Yes, but it comes at a cost, and in my estimation so far, it’d be even more of a pity to break one of the fundamental encapsulation and immutability invariants on our model class.
Assignment would only work with matching sparsity. Function arguments, being temporaries, would be an exception—they wouldn’t need to be declared for sparsity.
I hope not, too. But it’s not going to be clean and elegant. Sparse matrices never are.
Funnily enough, that’s what people have said about Stan from the get go because of its variable declaration and block restrictiveness and verbosity. Ditto the ODE solvers, which are also super clunky in terms of the way arguments are specified.
In practice, people will use things if the gain outweighs the pain. Things like the ODE solvers, GPs, and sparse matrices are going to set a higher bar in terms of programming than simple GLMs.

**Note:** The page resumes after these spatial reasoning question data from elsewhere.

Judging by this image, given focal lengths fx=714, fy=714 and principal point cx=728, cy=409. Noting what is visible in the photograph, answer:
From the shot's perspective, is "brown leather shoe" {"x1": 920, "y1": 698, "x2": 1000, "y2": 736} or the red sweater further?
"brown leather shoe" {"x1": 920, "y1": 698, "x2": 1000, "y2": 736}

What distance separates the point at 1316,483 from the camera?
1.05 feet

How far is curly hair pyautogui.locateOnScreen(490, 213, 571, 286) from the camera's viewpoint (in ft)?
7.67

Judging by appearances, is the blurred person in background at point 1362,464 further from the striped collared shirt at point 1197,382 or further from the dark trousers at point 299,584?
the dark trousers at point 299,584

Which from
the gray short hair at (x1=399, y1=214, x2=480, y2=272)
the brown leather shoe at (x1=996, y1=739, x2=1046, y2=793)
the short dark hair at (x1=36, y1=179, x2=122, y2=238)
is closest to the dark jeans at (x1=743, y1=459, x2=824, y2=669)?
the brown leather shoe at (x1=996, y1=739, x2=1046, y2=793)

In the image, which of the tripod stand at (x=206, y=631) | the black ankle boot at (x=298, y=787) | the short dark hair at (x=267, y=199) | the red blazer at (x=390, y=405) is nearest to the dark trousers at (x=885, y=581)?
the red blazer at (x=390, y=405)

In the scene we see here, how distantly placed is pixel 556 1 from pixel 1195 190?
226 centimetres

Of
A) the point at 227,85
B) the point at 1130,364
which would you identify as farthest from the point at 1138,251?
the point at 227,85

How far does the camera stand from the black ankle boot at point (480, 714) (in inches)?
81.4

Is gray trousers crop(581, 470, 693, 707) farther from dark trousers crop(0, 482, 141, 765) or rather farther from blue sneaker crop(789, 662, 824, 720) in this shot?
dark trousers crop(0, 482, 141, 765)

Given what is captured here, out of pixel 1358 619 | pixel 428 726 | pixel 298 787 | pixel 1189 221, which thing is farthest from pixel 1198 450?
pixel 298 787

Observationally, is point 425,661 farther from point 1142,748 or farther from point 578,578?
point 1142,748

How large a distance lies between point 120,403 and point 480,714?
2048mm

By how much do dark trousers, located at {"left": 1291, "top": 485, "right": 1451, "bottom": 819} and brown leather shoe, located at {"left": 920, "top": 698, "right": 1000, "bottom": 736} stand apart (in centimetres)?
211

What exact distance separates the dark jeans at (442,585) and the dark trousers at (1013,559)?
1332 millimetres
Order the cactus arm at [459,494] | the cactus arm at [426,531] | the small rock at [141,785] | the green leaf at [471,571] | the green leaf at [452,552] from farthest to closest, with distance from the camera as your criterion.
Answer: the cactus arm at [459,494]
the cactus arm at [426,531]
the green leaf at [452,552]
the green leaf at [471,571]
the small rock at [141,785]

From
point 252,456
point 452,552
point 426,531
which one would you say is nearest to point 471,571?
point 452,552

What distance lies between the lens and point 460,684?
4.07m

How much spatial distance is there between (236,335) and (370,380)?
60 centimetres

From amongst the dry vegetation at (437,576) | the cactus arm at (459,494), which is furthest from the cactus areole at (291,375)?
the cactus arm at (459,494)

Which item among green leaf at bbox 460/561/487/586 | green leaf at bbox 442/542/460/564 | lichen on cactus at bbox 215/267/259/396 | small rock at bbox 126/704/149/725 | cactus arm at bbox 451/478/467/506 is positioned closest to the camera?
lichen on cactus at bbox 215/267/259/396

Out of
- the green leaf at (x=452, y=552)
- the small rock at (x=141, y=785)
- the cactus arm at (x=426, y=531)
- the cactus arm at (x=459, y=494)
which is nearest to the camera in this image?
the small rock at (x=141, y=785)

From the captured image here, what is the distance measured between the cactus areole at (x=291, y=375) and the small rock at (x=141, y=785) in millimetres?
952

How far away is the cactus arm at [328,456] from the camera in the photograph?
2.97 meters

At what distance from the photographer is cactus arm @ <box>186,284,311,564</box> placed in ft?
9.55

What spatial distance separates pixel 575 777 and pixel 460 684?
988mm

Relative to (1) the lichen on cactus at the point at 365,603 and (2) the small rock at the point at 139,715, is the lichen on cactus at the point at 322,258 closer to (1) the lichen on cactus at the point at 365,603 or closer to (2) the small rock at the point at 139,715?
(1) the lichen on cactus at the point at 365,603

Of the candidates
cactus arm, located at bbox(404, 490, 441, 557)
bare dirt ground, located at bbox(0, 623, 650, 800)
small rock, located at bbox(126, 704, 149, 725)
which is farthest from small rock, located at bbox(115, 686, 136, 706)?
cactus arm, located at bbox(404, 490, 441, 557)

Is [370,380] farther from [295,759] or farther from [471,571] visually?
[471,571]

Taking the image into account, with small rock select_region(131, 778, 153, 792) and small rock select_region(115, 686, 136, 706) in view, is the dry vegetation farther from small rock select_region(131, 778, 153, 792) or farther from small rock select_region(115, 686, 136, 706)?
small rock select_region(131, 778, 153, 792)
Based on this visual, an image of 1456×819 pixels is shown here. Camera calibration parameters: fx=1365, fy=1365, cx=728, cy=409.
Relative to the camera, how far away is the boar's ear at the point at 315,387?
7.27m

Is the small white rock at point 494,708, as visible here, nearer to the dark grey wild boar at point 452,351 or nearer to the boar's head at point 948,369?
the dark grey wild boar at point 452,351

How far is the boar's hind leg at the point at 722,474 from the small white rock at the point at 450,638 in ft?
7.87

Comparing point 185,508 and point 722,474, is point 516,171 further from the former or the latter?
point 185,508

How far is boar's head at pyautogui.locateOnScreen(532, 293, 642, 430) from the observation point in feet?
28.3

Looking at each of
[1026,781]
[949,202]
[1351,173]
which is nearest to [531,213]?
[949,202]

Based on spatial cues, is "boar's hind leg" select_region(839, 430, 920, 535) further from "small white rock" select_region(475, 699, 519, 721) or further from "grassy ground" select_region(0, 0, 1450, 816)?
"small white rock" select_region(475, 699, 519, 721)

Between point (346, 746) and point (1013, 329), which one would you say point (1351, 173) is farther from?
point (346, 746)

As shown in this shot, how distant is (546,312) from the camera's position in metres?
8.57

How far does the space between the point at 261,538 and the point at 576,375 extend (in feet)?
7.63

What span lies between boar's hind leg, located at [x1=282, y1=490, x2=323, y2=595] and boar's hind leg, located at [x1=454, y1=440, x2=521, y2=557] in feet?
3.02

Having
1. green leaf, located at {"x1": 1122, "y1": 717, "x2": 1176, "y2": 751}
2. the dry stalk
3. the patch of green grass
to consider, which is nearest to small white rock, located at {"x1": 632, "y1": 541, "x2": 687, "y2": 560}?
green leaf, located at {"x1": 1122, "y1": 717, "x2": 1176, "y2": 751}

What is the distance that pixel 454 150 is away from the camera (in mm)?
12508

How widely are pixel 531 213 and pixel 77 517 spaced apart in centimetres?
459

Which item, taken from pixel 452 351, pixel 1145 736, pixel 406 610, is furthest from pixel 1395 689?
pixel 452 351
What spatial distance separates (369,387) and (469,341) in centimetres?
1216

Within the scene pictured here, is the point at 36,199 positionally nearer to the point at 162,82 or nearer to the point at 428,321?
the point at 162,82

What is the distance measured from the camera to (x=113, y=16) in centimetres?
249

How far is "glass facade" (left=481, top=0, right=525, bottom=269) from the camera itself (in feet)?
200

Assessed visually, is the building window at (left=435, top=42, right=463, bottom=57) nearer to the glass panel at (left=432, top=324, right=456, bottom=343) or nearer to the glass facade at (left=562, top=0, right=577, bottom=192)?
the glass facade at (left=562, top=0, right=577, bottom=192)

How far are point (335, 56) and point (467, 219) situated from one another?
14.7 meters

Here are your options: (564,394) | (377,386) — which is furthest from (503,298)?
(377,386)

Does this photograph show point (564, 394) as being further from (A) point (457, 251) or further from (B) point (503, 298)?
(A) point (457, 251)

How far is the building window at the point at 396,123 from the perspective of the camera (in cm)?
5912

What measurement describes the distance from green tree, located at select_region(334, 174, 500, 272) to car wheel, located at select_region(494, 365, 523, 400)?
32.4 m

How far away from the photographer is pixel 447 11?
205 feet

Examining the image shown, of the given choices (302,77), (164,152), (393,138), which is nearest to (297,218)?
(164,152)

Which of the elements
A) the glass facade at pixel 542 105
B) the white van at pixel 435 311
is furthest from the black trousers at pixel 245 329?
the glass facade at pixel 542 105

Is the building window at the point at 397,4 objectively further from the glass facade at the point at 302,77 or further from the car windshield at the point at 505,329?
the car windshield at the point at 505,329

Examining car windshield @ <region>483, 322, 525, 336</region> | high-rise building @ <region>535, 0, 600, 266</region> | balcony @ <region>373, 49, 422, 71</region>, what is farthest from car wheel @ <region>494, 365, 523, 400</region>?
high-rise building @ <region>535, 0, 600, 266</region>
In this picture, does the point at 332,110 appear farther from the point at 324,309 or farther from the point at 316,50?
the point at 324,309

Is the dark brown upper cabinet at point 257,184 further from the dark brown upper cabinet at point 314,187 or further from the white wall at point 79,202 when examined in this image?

We could. It’d look like this:
int K; // number non-empty
sparse_matrix<M, N, is, js> A = vals;
I don’t like this, though—we don’t allow implicit reshaping for other types, such as assigning a vector to a matrix. I think it ges confusing as to where it would apply and how the rehsaping works. I’d be happier keeping the types simpler. This more verbose form is OK
sparse_matrix<M, N, is, js> A = to_sparse_matrix(M, N, is, js, vals);
where the right-hand side
sparse_matrix is a sparse matrix building function. That would probaby entail an extra copy, which is unfortunate.
Definitely not as efficient as you need to calculate all the CRS coefficients to store internally. That’s not so onerous, though, as everything in the CRS structure (presumably what they’re using internally) can be sized ahead of time and computed on the fly. Transposition from CRS is painful, though, so again, it’s just a matter of which operations run at which speed.